You and I work so hard everyday to keep our lifeboats afloat. There are people to care for and bills to remember to pay. And I know I am not stepping back far enough to truly see how much I’m accomplishing. All this may impress you but I’m used to this. I’m valuing the wrong things apparently.
I found myself sad some months ago about how people I knew were letting all these marvelous things happen, flinging doors open. Walking towards their success. When I should have been happy, all I could think was “Why not me?” The simple answer was I wasn’t ready for it. The larger answer is I hadn’t set myself on sights to impress myself with my talents just to see if I could. To play the round of golf against myself and see what was my best score today could be.

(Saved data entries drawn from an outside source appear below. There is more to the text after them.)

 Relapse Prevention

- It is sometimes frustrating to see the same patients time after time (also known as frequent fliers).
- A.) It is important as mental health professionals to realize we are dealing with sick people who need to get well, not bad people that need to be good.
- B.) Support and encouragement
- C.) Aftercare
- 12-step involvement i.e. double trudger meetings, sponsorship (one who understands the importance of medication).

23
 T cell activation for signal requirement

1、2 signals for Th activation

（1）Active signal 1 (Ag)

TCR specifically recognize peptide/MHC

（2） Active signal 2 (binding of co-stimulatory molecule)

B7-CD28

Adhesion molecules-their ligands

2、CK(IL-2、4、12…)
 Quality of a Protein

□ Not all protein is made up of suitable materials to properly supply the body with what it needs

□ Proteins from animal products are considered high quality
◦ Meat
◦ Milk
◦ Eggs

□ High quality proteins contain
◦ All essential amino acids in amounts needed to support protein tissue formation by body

I found myself thinking the other day that I’d like to feel that thrill of doing that dangerous impressive thing again. That sigh of relief, the surge of adrenaline, that excitement of sharing my act with people who I know will be pleased and proud of me. And then I remembered an old mantra that used to get me up and going, ready for the next challenge. I used to say,”What would I do to be my own Hero?” And memories of prior courageousness flood back to me. Of leaving an abusive marriage. Of beginning to write, starting a blog, joining Facebook.

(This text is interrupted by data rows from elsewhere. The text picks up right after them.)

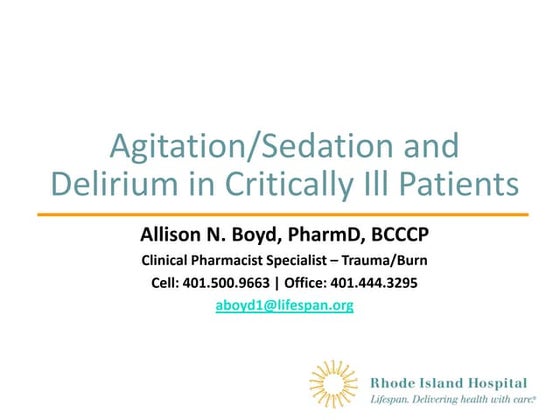 Agitation/Sedation and Delirium in Critically Ill Patients

Allison N. Boyd, PharmD, BCCCP

Clinical Pharmacist Specialist – Trauma/Burn

Cell: 401.500.9663 | Office: 401.444.3295

aboyd1@lifespan.org

Rhode Island Hospital

Lifespan. Delivering health with care.®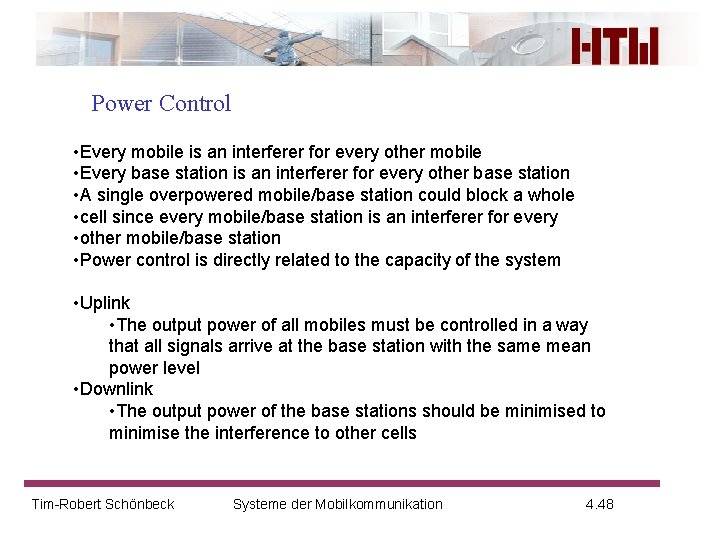 HTW

Power Control

•Every mobile is an interferer for every other mobile
•Every base station is an interferer for every other base station
•A single overpowered mobile/base station could block a whole
•cell since every mobile/base station is an interferer for every
•other mobile/base station
•Power control is directly related to the capacity of the system

•Uplink
•The output power of all mobiles must be controlled in a way that all signals arrive at the base station with the same mean power level
•Downlink
•The output power of the base stations should be minimised to minimise the interference to other cells

Tim-Robert Schönbeck Systeme der Mobilkommunikation 4.48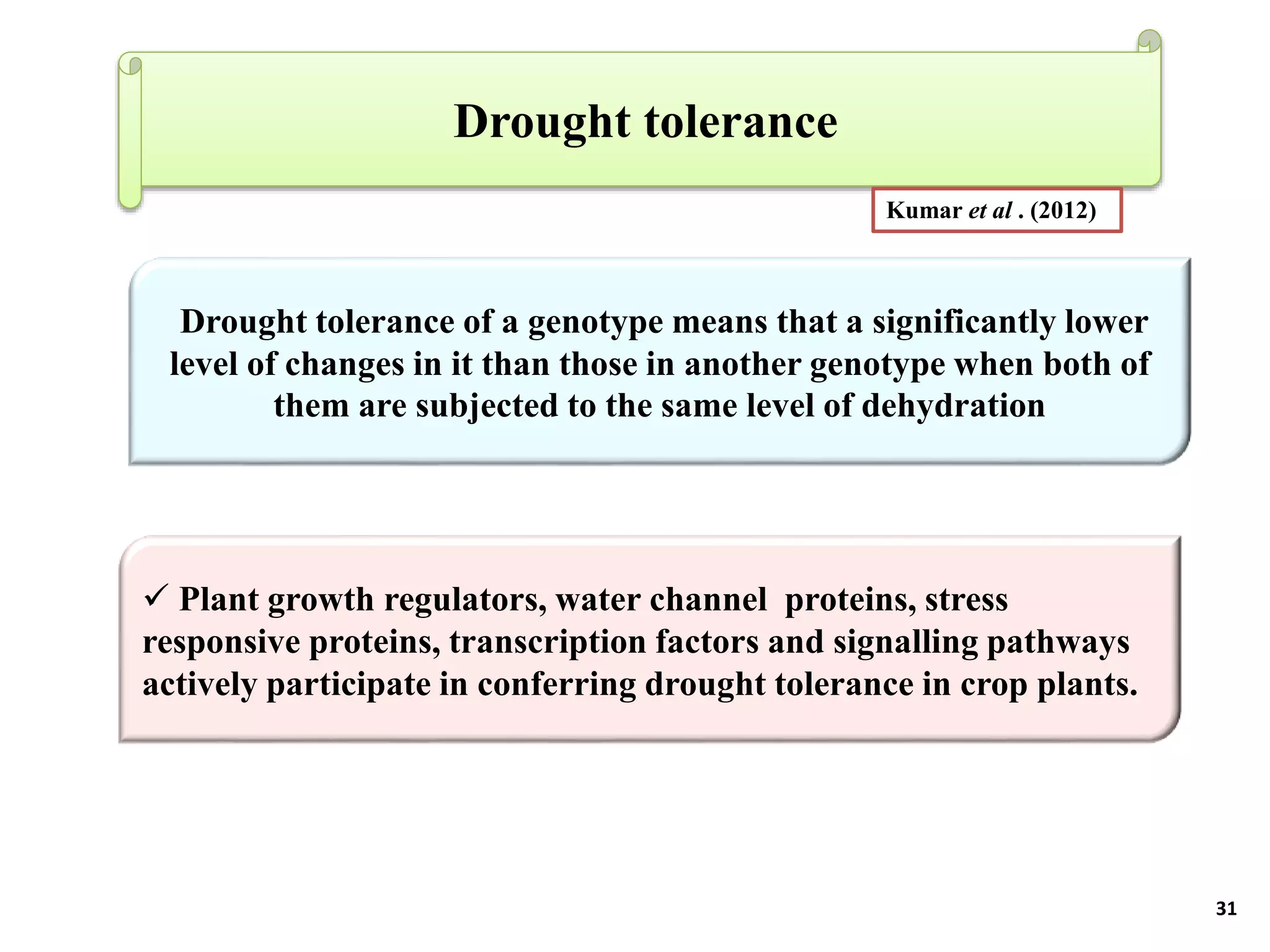 Drought tolerance

Kumar et al . (2012)

Drought tolerance of a genotype means that a significantly lower level of changes in it than those in another genotype when both of them are subjected to the same level of dehydration

✓ Plant growth regulators, water channel  proteins, stress responsive proteins, transcription factors and signalling pathways actively participate in conferring drought tolerance in crop plants.

31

I remembered I used to say,”What would I do to be my own Hero?”
And memories of prior courageousness flood back to me.
And suddenly I was no longer alone. I had an army of brave women with me. Fears are foolish. They prey on your weak moments when you’ve forgotten yourself. They whisper lies of not-enoughness to you. But there have been plenty of moments when I have been impressively courageous. Hello, childbirth twice.
Today I need to do things that make me uncomfortable, that I’m avoiding doing. But I also know that given a chance, they may become things I truly enjoy doing. They may lead me to the edges where I can happily stop and not wonder what else. They may lead me to places I never foresaw going and are my favorite places in the future. They may even lead me to connecting with my new favorite people. I just have to start with impressing myself. And allowing for the little unexpected, un-perfect, and exciting moments to unfold.